The NPG exhibition makes no attempt to cover things of this sort. What the organisers are intent on trying to prove is that women played a significant role in the development of Pre-Raphaelite art. Various section of the show are labelled with the names of women – wives, mistresses, muses, fellow-practitioners of art – who have in their view been unjustly left out of the narrative. Where the last of these categories is concerned, that of fellow-practitioners, it fairly comprehensively fails. No female artist linked to the Pre-Raphaelite Movement achieved anything like the prominence enjoyed, in a different context earlier on, by the French painter Vigée-Lebrun. There is no woman artist linked to Pre-Raphaelitism who enjoyed the kind of central position in the movement that Berthe Morisot had among the Impressionists. There is undoubtedly no Pre-Raphaelite counterpart to the French painter Rosa Bonheur (1822-1899), now part-forgotten. But in the second half of the 19th century, Bonheur was probably the best known of all then living female artists.

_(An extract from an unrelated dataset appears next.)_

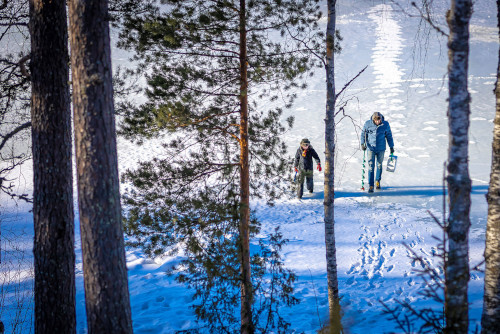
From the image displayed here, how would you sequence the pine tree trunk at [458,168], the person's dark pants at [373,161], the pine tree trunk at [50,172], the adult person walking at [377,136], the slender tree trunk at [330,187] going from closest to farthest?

Bonheur was famous in Britain during the Pre-Raphaelite heyday, thanks to the efforts of Ernest Gambart (1814-1902), the leading British dealer of the epoch. Gambart brought her to London in 1855, bought the reproduction rights to her work, and published engravings of it, made by Charles George Lewis (1808-1902), one of the leading British specialists in this kind of work.
It is incorrect to say that the women connected with Pre-Raphaelitism vanished from sight simply because of then-existing prejudice against women artists. A prejudice that we are only now in our twenty-first-century wisdom starting to reverse. The truth, for the most part, is that the female artists in the Pre-Raphaelite circle were neither sufficiently gifted at making art, nor committed enough in doing so, to overcome the difficulties presented to them by the society they lived in. What these female acolytes were, on the other hand, good at was being muses. Pre-Raphaelite art offered an intensely romantic view of women. It saw them as magical beings, much more so than had been the case in the past. Sometimes they were exploited in daily their daily lives by the men who made images of them. Yet at the same time, they were deified. That magic can still be found in the best Pre-Raphaelite paintings.
The one female artist included in the NG show who did make something resembling fully realised independent art was a practising spiritualist. The catalogue of the National Portrait Gallery doesn’t mention the fact that spiritualist beliefs had a role to play in the appearance on the scene of what we now call Modern Art. Another female artist to be influenced by spiritualism was the Swedish painter Hilma af Klint. Her work coincides in date with what de Morgan produced but is so radically different that the two women belong to totally different aesthetic worlds. De Morgan’s work seems stranded in the past. Af Klint was hastening towards the future.